Es war der erste Samstag des Jahres 2026 – und für Quang Paasch wohl schon jetzt einer der schwersten. Am 3. Januar wurde der 24-jährige Aktivist und Influencer nach eigenen Angaben in Neukölln von vier jungen Männern angegriffen, mit Pfefferspray attackiert und auf brutale Weise zusammengeschlagen. Das mutmaßliche Motiv: Queerfeindlichkeit und Homophobie.

Nichtsahnend hatte Paasch sich über eine Dating-App verabredet und wartete am frühen Abend in der Nähe der U-Bahn-Station Leinestraße auf den Mann, den er bislang nur aus dem Chat kannte. Doch stattdessen geriet er in einen Hinterhalt. Am nächsten Morgen wachte Paasch mit einem Schädel-Hirn-Trauma und mehreren Prellungen auf.

Im Interview schildert der gebürtige Ost-Berliner jetzt die Ereignisse des Abends, spricht über die unmittelbaren körperlichen und psychischen Folgen des Angriffs und darüber, wie dieser sein Sicherheitsgefühl und sein Vertrauen in seine Heimatstadt erschüttert hat.

Herr Paasch, wie geht es Ihnen eine Woche nach dem Vorfall?

Physisch geht es mir zunehmend besser – die Wunden heilen. Psychisch ist es immer noch schwierig. Alles ist angespannt, sobald ich meine Wohnung verlasse. Ich werde panisch und ängstlich. Aber ich versuche, Stück für Stück wieder in den Alltag zurückzufinden und Kontrolle über mich selbst und mein Leben zu bekommen.

Fühlen Sie sich nach dem Angriff in Berlin noch sicher?

Nein. Mein Vertrauen in die Gesellschaft und in diese Stadt ist zerbrochen. Das habe ich vor allem am Dienstag gemerkt – am Sonntag und Montag hatte ich mir noch Bettruhe verordnet. Dann habe ich aber gemerkt, wie mein Kopf nach Ausreden suchte, um nicht vor die Tür zu gehen. Also habe ich mich gezwungen und bin eine Runde um den Block gelaufen. Dabei habe ich zum ersten Mal gemerkt, wie nervös ich bei allem bin, was ich tue.
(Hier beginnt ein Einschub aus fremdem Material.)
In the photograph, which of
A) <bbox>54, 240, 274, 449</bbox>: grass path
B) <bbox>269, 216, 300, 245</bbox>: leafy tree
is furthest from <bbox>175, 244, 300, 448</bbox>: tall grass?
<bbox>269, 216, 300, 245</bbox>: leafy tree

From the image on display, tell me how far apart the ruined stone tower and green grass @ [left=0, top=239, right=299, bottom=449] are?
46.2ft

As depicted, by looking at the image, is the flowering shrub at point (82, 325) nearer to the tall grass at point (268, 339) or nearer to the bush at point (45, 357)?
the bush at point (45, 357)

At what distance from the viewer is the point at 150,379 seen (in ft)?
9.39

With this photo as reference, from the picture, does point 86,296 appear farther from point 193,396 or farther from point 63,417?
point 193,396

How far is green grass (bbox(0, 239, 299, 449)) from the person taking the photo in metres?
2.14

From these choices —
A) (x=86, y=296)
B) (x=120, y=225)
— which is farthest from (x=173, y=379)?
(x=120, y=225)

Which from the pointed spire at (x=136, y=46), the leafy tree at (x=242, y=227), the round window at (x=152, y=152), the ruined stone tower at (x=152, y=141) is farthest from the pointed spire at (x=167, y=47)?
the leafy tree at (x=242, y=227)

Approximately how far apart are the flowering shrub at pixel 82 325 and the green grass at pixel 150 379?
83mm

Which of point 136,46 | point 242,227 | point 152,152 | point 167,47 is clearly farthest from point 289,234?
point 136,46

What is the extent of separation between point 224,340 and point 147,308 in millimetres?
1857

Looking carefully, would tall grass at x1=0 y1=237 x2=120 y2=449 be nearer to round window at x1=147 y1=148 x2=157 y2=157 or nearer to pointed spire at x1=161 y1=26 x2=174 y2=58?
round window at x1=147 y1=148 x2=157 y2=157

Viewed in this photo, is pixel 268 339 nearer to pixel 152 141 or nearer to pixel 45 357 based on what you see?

Gibt es Situationen oder Orte in Berlin, die Sie seitdem meiden?

Es ist eher eine generelle Angst, die mich momentan begleitet. Die Tat fand an keinem Ort statt, den man als besonders gruselig wahrnehmen würde. Es war mitten in einer Wohngegend in der Nähe der U-Bahn-Station Leinestraße, Kinder hatten eine Schneeballschlacht. Würde ich fortan Wohngegenden in Berlin meiden, gäbe es kaum noch Orte, an die ich gehen könnte. Und es hat dort ja nicht in irgendeiner dunklen, unbeleuchteten Gasse stattgefunden.
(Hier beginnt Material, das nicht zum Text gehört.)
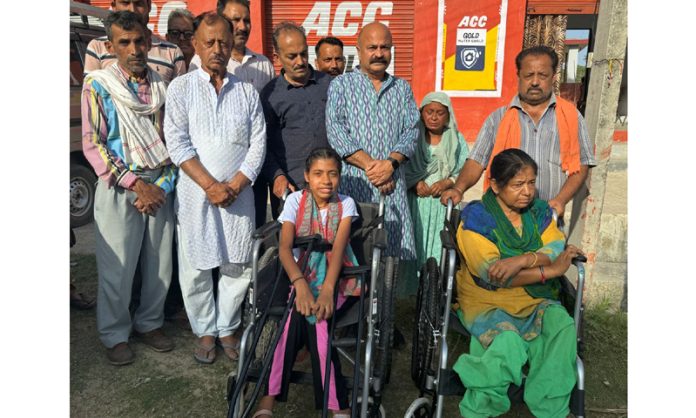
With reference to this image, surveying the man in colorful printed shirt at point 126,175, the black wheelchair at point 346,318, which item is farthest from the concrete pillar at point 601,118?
the man in colorful printed shirt at point 126,175

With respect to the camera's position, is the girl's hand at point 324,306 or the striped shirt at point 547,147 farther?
the striped shirt at point 547,147

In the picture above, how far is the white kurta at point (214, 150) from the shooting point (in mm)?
2791

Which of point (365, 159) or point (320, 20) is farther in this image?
point (320, 20)

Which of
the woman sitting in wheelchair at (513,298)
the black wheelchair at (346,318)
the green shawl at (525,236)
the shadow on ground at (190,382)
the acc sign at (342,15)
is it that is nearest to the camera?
the woman sitting in wheelchair at (513,298)

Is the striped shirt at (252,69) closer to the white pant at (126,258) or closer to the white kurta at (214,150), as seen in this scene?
the white kurta at (214,150)

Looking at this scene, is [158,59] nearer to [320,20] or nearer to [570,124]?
[570,124]

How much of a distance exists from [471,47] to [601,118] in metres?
6.39

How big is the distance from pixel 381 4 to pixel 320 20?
126 centimetres

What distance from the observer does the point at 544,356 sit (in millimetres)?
2139

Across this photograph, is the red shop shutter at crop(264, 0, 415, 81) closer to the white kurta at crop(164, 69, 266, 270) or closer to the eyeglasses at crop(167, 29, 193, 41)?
the eyeglasses at crop(167, 29, 193, 41)

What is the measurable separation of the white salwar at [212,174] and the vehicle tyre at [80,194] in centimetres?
326

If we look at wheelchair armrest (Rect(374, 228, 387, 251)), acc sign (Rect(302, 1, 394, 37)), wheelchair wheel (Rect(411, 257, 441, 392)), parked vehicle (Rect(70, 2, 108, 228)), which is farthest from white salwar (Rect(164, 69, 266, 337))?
acc sign (Rect(302, 1, 394, 37))

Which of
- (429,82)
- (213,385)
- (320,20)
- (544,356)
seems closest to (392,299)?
(544,356)

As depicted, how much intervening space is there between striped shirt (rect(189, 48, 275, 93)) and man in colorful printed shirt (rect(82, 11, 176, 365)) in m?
0.61
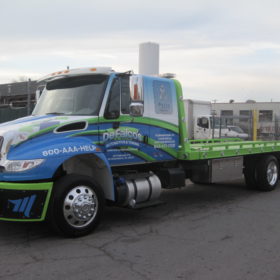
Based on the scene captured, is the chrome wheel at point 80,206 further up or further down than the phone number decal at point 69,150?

Welche Unterstützung war für Sie in den Tagen danach besonders wichtig?

Natürlich meine Freunde und meine Familie. Aber auch die immense Resonanz auf mein Video und der Zuspruch in den Kommentaren geben mir viel Halt und Kraft. Was mich besonders schockiert, gleichzeitig aber auch berührt hat, waren die Geschichten von Menschen, denen Ähnliches widerfahren ist – von denen die Mehrheit es übrigens nicht öffentlich gemacht hat. Aus Angst, nicht ernst genommen oder dafür verurteilt zu werden. Auf individueller Ebene kann es sehr bestärkend sein, zu merken, dass man nicht allein ist; auf einer Metaebene ist es natürlich absurd, zu begreifen, dass es sich keineswegs um einen Einzelfall handelt.

Was mich vor allem fassungslos zurücklässt: Es gibt da draußen eine Realität, in der sich 20-jährige Männer an einem Samstagabend bewusst dazu entscheiden – statt in eine Bar oder ins Kino zu gehen –, sich bei einer App anzumelden, um anschließend Jagd auf andere Menschen zu machen und diese zusammenzuschlagen. Nur weil sie schwul sind. Mein Gehirn versucht, einen Sinn hinter der Tat zu finden, aber das ist so fernab von jeder Realität, in der ich lebe.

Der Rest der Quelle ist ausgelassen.